I presume you mean Fluval Shrimp Stratum. Seems very expensive to me. I bought a bag to use for an other purpose
and never used it. Businesses get huge discounts from shippers and when I(not a business) asked U.S.P.S. and UPS
for a price to ship the bag to someone on the forum they gave me rediculas prices of 12 something and 16 something.
And the package weighed 4.7lb...LOL...
Seems like(and I say seems because I didn't try it) it's extremely light and likely to get caught in a filter due to it
being easily stirred up into the water. I'd try it in a corner perhaps in the front so you can watch to see if the shrimp
babies are actually using it to hide in like it advertises. But a corner as far away from the filter as possible.
I'd remove the gravel from that aria to get the results projected as using it over some would have it filling the aria's
between the pieces of the gravel. I think it would be good for a breeder but don't really see it as something I'd want
in my tank. I can't imagine being able to vacuum it either...it very fine particles mostly. 
Actually/really, if I wanted to try it I'd look in a Hobby Lobby or other suitable store for a square glass candle dish
which I could put in one corner and put this stuff in it to watch and see if the shrimp actually use it as promoted.
That way you could always remove it at will. Something maybe 2" deep.
I'm just trying to imagine how I would try it if I didn't have say a 5G tank without anything in it that I could try
it in first before I used it in my regular tank.


----------



## jccaclimber2 (May 6, 2012)

Unless you're breeding caridina (not neocaridina) I wouldn't worry about it. My shrimp do quite well in a variety of substrates (not the least of which has been straight sand).
If you want a color change then (well rinsed) play sand or black blasting sand look nice and are easy to clean.
If you do still want to use the Shrimp Stratum then as long as your filter is doing well I wouldn't feel bad about replacing it all at once:
Fish in one bucket with the decorations. 
Keep the filter wet, don't clean it.
Old substrate out, vacuum the bottom.
New substrate in.
Dechlor water in.
Return filter.
Return decorations.
Return fish.
Skip feeding for a day.

Some substrates (namely ADA AS) release ammonia when new, make sure this isn't one of them.


----------



## jccaclimber2 (May 6, 2012)

I find that yogurt containers cut to a shorter height make great test vessels for substrate experiments. Margerine tubs or any other packaged food container of about that size and shape would work as well.


----------



## jrman83 (Jul 9, 2010)

Bottom line is, the shrimp don't "need" a special substrate. They will be fine in what you have. That stuff is designed to help draw down the ph and will slowly loose the effect over time. If you don't have shrimp that are real particular, like the ones mentioned, I wouldn't worry about it. If you just want a different color I could see doing it for that.

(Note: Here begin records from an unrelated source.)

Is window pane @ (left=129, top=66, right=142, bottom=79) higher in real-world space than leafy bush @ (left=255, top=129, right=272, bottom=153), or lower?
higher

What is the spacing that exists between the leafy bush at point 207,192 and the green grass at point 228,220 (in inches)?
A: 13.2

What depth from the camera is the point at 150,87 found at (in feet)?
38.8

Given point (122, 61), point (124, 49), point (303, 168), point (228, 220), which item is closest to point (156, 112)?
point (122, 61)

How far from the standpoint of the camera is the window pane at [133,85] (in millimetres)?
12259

I have two bags of that stuff that I am going to re-do a tank of mine with.


----------



## action20 (Jul 17, 2013)

Thanks...sounds like I don't need it then...If I do decide to do it, I'll probably use the bottom of a terra cota pot to place some in.


----------



## TheShrimpFarm.com (Apr 28, 2011)

I agree with the others....you don't HAVE to have it. Especially ones like the red cherry shrimp. They don't care what's in there.... 

I use it, though, in may of our tanks just to help with ph control and the babies DO like hiding out in it. But you def can't vacuum it. Also, I have had it in tanks with some strong filters and it didn't move. So it won't get sucked up.

Good Luck!


----------